Iceberg Equality Delete Files
Equality delete files are the second type of delete file in Apache Iceberg Spec v2. Unlike positional deletes (which require knowing the exact physical position of each deleted row), equality delete files record column values that identify deleted rows — allowing any engine to identify and exclude those rows without knowing their physical location in the data files.
Structure of an Equality Delete File
An equality delete file is a columnar file (Parquet or Avro) containing the columns used to identify deleted rows. For example, if you delete rows by customer_id:
| customer_id |
|---|
| 12345 |
| 99876 |
| 54321 |
These entries mean: “When reading this table, exclude any row where customer_id is 12345, 99876, or 54321.”
The delete file can include multiple columns to form a compound key:
| order_id | region |
|---|---|
| 1001 | us-east |
| 2045 | eu-west |
These entries delete rows only where both conditions match.
How Equality Deletes Are Applied During Reads
The query engine applies equality delete files in a join-like operation:
- The engine identifies which equality delete files apply to the data files being scanned.
- For each batch of data file rows, the engine checks whether any row matches a delete entry.
- Matching rows are excluded from the result.

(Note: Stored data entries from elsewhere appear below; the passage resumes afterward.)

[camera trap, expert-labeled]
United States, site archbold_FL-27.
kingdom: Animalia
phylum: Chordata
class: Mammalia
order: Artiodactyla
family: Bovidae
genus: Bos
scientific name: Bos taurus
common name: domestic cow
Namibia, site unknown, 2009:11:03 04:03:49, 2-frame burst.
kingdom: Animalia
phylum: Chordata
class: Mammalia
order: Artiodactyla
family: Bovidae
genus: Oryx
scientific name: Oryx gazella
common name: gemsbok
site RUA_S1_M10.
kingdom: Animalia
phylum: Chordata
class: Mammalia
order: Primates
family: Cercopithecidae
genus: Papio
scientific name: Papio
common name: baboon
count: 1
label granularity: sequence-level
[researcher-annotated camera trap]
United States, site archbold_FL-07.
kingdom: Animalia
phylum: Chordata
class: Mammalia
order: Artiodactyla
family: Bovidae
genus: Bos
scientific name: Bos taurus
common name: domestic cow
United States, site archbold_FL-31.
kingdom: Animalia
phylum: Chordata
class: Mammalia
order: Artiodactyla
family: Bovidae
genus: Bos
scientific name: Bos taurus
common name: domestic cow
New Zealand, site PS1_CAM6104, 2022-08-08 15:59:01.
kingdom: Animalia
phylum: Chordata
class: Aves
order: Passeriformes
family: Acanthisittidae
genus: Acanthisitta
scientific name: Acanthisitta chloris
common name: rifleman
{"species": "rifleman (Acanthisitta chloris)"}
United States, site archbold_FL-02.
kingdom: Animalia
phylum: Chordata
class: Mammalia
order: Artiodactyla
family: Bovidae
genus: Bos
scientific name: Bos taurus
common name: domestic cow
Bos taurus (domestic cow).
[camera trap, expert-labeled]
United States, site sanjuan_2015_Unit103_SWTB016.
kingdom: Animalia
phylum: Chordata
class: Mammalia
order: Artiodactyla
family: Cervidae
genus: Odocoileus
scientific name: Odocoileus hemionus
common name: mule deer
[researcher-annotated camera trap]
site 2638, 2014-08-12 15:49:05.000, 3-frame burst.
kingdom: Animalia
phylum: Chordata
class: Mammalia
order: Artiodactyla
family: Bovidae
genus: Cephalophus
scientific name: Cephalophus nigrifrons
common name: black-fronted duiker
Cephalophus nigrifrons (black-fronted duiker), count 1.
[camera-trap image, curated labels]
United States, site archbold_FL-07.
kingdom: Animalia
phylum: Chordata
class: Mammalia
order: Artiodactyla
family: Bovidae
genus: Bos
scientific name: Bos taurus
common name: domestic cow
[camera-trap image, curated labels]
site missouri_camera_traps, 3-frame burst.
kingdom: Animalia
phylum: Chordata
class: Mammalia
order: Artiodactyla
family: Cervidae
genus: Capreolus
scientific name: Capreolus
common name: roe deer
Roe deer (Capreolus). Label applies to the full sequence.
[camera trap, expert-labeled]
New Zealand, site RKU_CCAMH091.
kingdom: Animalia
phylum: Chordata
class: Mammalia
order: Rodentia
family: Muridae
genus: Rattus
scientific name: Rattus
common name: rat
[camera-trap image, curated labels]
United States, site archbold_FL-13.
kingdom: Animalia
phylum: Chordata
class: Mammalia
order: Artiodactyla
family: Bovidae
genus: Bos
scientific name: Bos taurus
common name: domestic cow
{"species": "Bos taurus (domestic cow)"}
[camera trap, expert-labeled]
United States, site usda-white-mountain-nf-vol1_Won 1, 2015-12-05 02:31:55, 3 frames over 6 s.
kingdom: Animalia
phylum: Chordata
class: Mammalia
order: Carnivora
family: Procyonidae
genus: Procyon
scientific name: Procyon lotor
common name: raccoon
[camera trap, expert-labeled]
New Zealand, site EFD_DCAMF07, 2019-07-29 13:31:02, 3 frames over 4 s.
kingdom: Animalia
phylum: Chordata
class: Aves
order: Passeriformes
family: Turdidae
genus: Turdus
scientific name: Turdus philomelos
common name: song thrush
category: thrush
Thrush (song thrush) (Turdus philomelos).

This is equivalent to a NOT IN or ANTI JOIN filter applied to the scan. It is more expensive than positional deletes (which are simple position lookups) but more flexible (no position knowledge required).
When Equality Deletes Are Generated
Equality deletes are generated by:
-
Apache Spark
DELETEandUPDATEstatements (in Merge-on-Read mode): WhenDELETE FROM orders WHERE customer_id = 12345runs in MoR mode, Spark writes an equality delete file with{customer_id: 12345}. -
Apache Flink upsert with equality field specification: When Flink’s CDC upsert sink applies an UPDATE or DELETE event, it can generate equality delete files if positional information is unavailable.
-
Batch GDPR erasure scripts: A common compliance pattern is a daily batch job that generates equality delete files for all GDPR erasure requests received that day.
Equality Deletes for GDPR Compliance
Equality deletes are the ideal mechanism for GDPR right-to-erasure:
-- Spark: delete all rows for a specific user across a table
DELETE FROM db.user_events
WHERE user_id = 12345;
-- → writes equality delete file: {user_id: 12345}
DELETE FROM db.orders
WHERE customer_id = 12345;
-- → writes equality delete file: {customer_id: 12345}
The deletion is:
- Immediate (logical): The equality delete files are written in seconds. The user’s data is immediately excluded from all query results.
- Physical erasure (deferred): Run compaction after deletion to physically remove the user’s data from Parquet files — required for full GDPR compliance.
-- Compact after GDPR deletions to physically erase data
CALL system.rewrite_data_files('db.user_events');
Equality Delete Files vs. Positional Delete Files
| Dimension | Equality Deletes | Positional Deletes |
|---|---|---|
| What is recorded | Column value(s) | File path + row position |
| Position knowledge required | No | Yes |
| Read cost | High (join-like scan) | Low (position lookup) |
| Write cost | Very low | Low (requires position tracking) |
| Best for | Business-logic deletes, GDPR | Streaming CDC in Flink |
| Generated by | Spark DML, batch scripts | Flink CDC, Spark streaming |
Equality Delete Performance Considerations
Equality delete files are the more expensive delete type for reads because they require checking every scanned row against the delete entries. Performance degrades when:
- Many equality delete files accumulate: Each file adds a join-like pass over the data.
- Delete files cover many rows: Large equality delete files increase lookup overhead.
- Scans cross many partitions: Delete files must be applied to every partition that intersects with the deleted rows.
Mitigation: Run compaction regularly to apply accumulated equality deletes and produce clean data files.
Equality Delete File Scope
Like positional delete files, equality delete files are scoped in their manifest entries. This scoping typically covers the partitions that contain the deleted rows, so equality delete files for customer_id = 12345 are only loaded when scanning partitions that could contain that customer’s data.